In addition, AEG Global Partnerships had never done a naming-rights deal for an NFL stadium, so the two groups had to “think through NFL assets and how the league controls those assets compared with the team and how it’s different than other leagues,” Mirhashemi said. “There was some forward thinking on behalf of all of us.”
The deal, a key piece of stadium financing, hinges on whether an NFL team moves to Los Angeles. Both AEG and Farmers officials remain confident it will happen. Farmers received further assurance after having conversations with league officials about the situation early on during its talks with AEG, Kelso said. Should a team migrate to Los Angeles, Farmers would start making payments in 2013, two years before the facility opens, said sources familiar with the negotiations. No money would change hands until that time.
The value of the deal could climb to $1 billion should a second NFL tenant materialize, sources said.
Now that the Los Angeles stadium’s naming rights have been sold, AEG Global Partnerships turns its attention to signing eight to 12 founding partners for Farmers Field, deals with an asking price averaging $10 million annually over 10 years, sources said.
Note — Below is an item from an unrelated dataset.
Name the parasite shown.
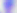

Toxoplasma gondii.

magnification = 400x
modality = photomicrograph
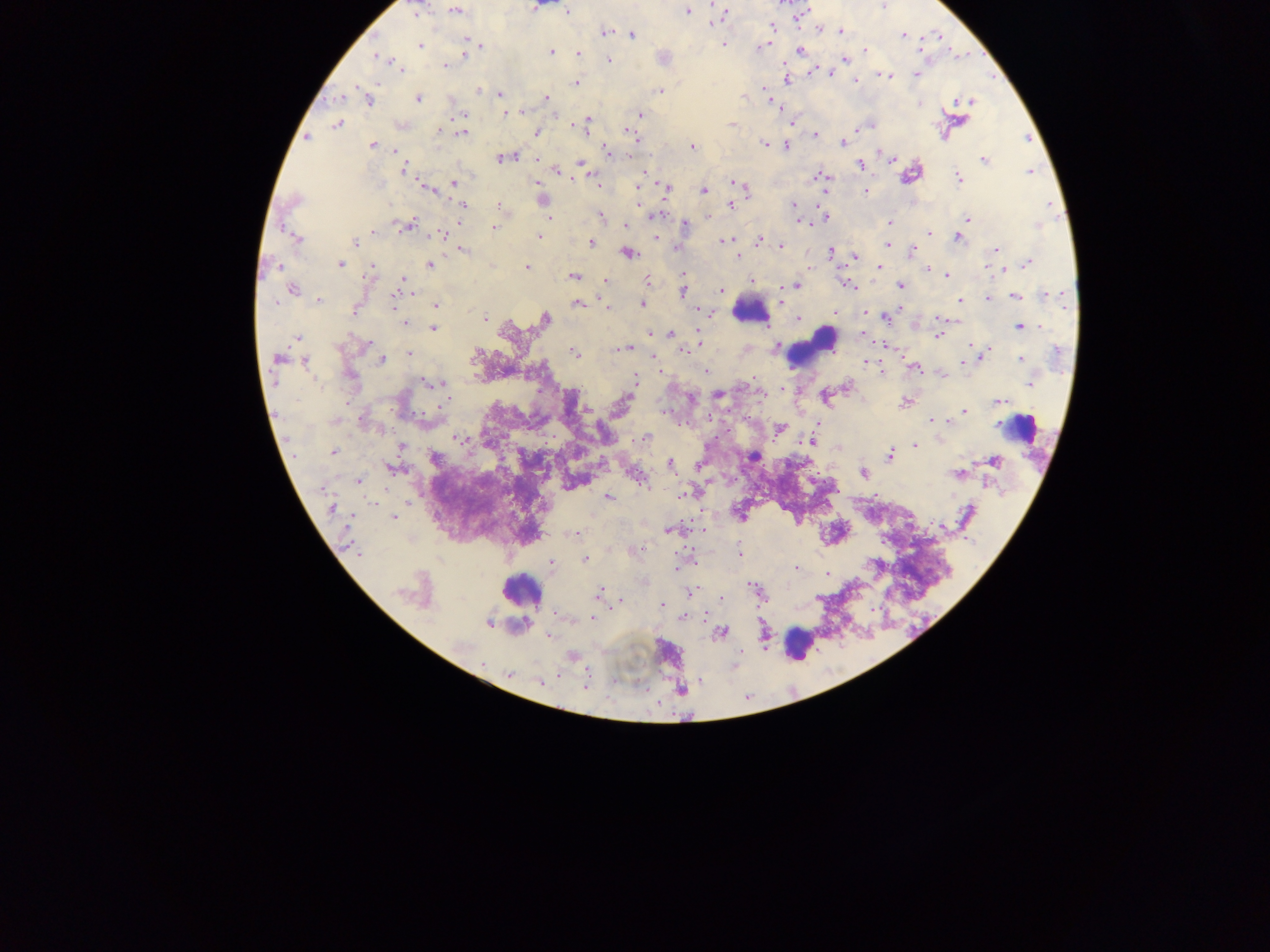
Staples Center’s founding partners, including Anheuser-Busch, Coca-Cola, McDonald’s and American Express, get first crack.
AEG is already in talks with a potential financial services partner for Farmers Field, and has used the same stadium-themed condo at the Ritz-Carlton that it set up for the Farmers pitch.
“We’re trying to lock that category down for the purpose of filling in the financing piece of the stadium and our pro forma,” said Tim Leiweke, AEG’s CEO and president. “We’re in a unique situation here. They’re chasing us, and everybody is excited about where we’re headed here.”— Don Muret
Farmers Insurance’s naming-rights deal is the latest escalation within an insurance category that has always spent heavily on sports.
Brands such as Allstate, State Farm, Geico, MetLife and Nationwide are familiar to anyone who watches sports on TV, but lately, they have been gobbling up sports media and marketing assets like so many Pac-Men chasing goblins.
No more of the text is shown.